------ Supplied records ------

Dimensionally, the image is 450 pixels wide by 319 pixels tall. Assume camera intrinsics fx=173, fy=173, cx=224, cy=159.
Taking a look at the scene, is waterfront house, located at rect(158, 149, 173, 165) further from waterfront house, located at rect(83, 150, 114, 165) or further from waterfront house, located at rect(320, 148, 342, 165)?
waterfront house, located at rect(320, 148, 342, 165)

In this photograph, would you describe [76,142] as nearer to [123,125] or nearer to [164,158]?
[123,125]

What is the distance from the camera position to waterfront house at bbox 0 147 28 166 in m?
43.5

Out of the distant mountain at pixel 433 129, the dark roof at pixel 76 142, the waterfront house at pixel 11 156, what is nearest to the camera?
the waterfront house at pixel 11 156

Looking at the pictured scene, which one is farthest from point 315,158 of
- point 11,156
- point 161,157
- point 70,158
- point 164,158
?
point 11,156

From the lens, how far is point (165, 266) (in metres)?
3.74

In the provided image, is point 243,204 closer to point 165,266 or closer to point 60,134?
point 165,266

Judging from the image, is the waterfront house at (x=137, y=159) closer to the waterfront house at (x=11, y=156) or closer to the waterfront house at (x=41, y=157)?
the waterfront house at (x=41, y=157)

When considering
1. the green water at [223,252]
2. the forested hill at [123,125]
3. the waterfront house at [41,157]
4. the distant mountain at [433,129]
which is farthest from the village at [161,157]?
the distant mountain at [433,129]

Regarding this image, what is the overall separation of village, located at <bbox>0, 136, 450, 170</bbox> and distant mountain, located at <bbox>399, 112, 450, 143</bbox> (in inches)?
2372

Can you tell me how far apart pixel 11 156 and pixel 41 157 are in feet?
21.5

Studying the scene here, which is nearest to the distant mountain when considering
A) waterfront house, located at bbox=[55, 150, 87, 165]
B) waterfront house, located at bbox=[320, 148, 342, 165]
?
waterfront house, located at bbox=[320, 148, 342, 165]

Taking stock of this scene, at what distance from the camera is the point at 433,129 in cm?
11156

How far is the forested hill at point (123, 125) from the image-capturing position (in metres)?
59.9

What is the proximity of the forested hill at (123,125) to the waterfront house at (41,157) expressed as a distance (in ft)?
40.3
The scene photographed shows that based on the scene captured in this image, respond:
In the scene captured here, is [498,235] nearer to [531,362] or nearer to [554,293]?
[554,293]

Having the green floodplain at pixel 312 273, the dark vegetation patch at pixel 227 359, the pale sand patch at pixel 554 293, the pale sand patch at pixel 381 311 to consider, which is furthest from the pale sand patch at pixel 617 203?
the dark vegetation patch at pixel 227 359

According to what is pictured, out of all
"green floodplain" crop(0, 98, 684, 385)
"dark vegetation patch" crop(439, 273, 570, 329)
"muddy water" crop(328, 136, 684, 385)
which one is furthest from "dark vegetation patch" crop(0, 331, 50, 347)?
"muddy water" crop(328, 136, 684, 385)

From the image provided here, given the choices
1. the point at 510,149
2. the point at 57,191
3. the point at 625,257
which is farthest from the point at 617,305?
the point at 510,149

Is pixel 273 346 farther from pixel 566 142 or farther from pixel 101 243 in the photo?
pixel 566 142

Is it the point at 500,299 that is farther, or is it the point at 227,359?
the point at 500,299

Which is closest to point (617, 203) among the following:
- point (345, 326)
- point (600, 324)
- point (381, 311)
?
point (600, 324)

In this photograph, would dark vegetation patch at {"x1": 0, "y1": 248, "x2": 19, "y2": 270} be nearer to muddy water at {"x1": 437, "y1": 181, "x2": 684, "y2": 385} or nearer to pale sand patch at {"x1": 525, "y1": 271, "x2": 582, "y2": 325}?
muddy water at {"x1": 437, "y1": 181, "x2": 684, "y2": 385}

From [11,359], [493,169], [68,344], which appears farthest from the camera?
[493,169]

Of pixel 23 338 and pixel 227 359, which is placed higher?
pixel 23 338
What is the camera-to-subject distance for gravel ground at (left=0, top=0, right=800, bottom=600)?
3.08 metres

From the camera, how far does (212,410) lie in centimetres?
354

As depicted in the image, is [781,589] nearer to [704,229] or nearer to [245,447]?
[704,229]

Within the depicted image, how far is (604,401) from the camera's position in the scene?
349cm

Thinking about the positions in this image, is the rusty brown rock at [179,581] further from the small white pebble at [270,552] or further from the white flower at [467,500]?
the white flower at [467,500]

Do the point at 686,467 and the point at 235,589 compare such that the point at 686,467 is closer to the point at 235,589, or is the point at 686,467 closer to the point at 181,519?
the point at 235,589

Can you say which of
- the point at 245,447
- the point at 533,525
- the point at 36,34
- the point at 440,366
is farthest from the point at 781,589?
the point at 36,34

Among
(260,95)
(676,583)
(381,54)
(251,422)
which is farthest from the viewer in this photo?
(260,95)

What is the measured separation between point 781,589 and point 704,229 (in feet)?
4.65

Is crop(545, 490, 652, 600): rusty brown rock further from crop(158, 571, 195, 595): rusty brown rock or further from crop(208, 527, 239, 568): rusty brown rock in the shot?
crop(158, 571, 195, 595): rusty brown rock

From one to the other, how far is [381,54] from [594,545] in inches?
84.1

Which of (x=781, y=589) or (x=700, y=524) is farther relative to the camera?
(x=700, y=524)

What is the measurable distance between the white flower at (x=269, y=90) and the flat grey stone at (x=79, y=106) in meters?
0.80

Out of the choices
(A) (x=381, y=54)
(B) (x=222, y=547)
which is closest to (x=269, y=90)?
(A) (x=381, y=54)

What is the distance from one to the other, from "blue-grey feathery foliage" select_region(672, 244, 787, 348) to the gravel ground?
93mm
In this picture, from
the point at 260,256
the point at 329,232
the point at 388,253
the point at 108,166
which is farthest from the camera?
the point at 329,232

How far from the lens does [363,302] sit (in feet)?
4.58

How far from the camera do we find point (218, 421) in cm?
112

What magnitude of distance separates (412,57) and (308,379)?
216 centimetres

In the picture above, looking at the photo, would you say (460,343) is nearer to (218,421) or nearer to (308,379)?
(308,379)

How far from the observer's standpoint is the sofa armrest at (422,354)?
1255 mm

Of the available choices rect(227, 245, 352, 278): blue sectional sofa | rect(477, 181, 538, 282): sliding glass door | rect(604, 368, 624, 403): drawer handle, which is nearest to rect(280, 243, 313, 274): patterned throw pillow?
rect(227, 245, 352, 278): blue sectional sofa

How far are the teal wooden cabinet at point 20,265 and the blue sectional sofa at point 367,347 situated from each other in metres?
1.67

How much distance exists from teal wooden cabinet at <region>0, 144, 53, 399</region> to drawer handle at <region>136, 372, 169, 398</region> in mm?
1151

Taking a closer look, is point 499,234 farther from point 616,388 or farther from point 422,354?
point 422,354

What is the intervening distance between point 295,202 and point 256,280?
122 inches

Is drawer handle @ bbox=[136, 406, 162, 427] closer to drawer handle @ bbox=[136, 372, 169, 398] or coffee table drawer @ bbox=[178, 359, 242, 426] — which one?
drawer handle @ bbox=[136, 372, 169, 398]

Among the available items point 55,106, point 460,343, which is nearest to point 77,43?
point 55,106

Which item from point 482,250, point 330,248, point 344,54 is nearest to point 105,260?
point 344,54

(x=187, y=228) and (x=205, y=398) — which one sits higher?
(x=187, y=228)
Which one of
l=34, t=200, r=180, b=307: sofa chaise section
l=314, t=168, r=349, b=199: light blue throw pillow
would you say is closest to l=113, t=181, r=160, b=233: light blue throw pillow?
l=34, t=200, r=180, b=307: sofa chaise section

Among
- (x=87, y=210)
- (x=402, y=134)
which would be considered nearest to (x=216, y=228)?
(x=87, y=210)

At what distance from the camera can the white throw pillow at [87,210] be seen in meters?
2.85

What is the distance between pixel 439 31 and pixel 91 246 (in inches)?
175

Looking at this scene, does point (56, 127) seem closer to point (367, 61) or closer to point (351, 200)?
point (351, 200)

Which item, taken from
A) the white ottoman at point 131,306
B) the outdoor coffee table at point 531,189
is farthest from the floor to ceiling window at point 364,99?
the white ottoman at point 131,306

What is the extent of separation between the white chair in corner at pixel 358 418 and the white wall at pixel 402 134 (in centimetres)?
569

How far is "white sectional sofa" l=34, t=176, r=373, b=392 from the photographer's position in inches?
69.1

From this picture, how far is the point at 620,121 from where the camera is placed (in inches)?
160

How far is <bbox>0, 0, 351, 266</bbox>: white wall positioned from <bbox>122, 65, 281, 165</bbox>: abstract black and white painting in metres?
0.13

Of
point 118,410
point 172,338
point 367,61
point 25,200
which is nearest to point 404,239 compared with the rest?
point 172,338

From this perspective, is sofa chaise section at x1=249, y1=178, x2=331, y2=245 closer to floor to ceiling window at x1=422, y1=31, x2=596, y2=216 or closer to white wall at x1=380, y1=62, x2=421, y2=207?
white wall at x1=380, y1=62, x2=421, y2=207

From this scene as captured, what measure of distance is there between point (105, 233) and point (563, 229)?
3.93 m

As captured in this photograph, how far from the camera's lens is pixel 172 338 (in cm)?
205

------

» What the task requires
Reproduce the lines of the items above word for word, starting at the very first line and ending with the line that contains "Taking a look".

» Solution to this problem
Dimensionally, the image is 450 pixels wide by 319 pixels tall. Assume camera intrinsics fx=173, fy=173, cx=224, cy=159.
Taking a look at the scene, is waterfront house, located at rect(158, 149, 173, 165) further from waterfront house, located at rect(83, 150, 114, 165) or further from waterfront house, located at rect(320, 148, 342, 165)?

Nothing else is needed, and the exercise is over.